Malgré les recherches effectuées jeudi dans les milliers de pages de documents présentant le projet de TransCanada, il n’a pas été possible de préciser le nombre exact de cours d’eau qui seront traversés par l’oléoduc au Québec. Selon la version préliminaire, quelque 641 cours étaient franchis, dont plusieurs servent de sources d’eau potable aux principales municipalités du Québec.
Aucun examen
Chose certaine, l’oléoduc doit toujours traverser le fleuve Saint-Laurent, un peu en amont de Québec. D’ailleurs, le gouvernement Couillard a déjà autorisé la pétrolière à mener des travaux préliminaires dans le secteur de la traversée, situé à Saint-Augustin-de-Desmaures. Ces travaux, réalisés en périphérie d’une réserve naturelle protégée, comprenaient des levés sismiques.

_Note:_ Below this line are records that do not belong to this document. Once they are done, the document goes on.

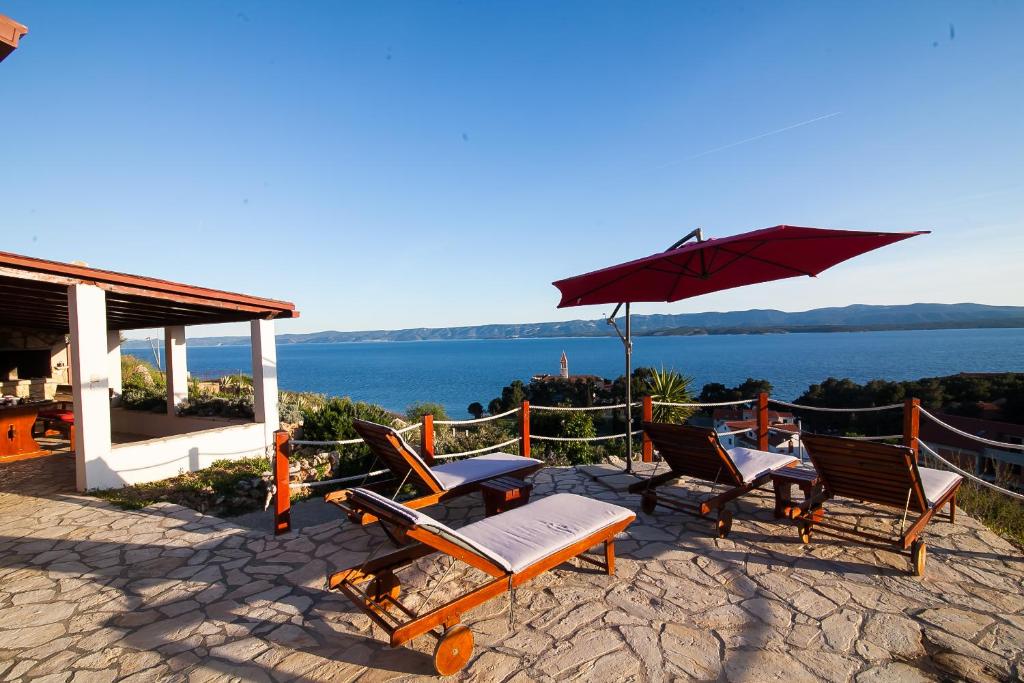 a patio with chairs and an umbrella next to the water at Holiday Home Baki in Bol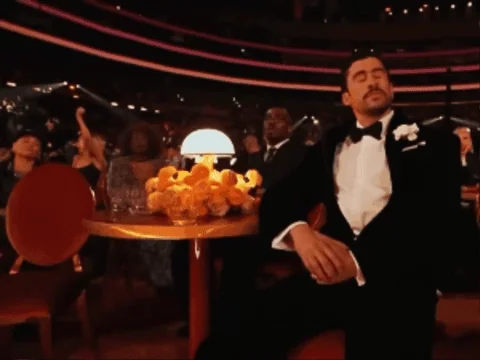 Bad Bunny covering his face with his hand in a dramatic face-palm, appearing overwhelmed.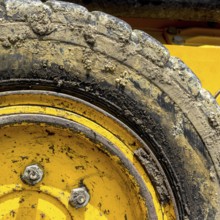 Extreme close up of tire bulldozer, yellow and covered with mud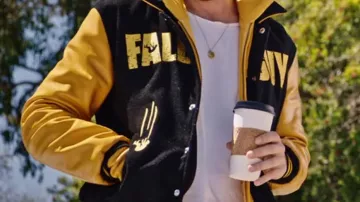 Get the look from The Fall Guy Promotion: Hooded Varsity Jacket worn by Ryan Gosling in The Fall Guy Carpool Marketing Video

Aucun examen environnemental indépendant n’a toutefois été mené pour Énergie Est. Selon les règles en vigueur au fédéral, règles mises en place par le gouvernement Harper, c’est l’Office national de l’énergie qui étudiera le projet. Son mandat l’autorise à déterminer qui peut participer aux audiences publiques, en plus d’exclure tout examen des gaz à effet de serre liés à la production pétrolière.
Le premier ministre Justin Trudeau a promis de revoir le processus d’évaluation des oléoducs menés sous l’égide de l’ONE, mais rien n’a encore été annoncé à ce sujet. On ignore donc si les règles seront revues pour l’étude du projet Énergie Est.
Le gouvernement Couillard a pour sa part annoncé son intention de mandater le Bureau d’audiences publiques sur l’environnement pour étudier le projet. L’organisme indépendant devra toutefois mener les audiences sans avoir en main une étude d’impact du projet, comme cela se fait habituellement au Québec.
TransCanada a en effet refusé de déposer un avis de projet au gouvernement du Québec, malgré les demandes faites en ce sens. Le gouvernement Couillard a donc décidé de ne pas l’exiger. Québec n’évaluera pas non plus les émissions de gaz à effet de serre résultant de la production du pétrole qui coulera dans l’oléoduc pendant plus de 40 ans.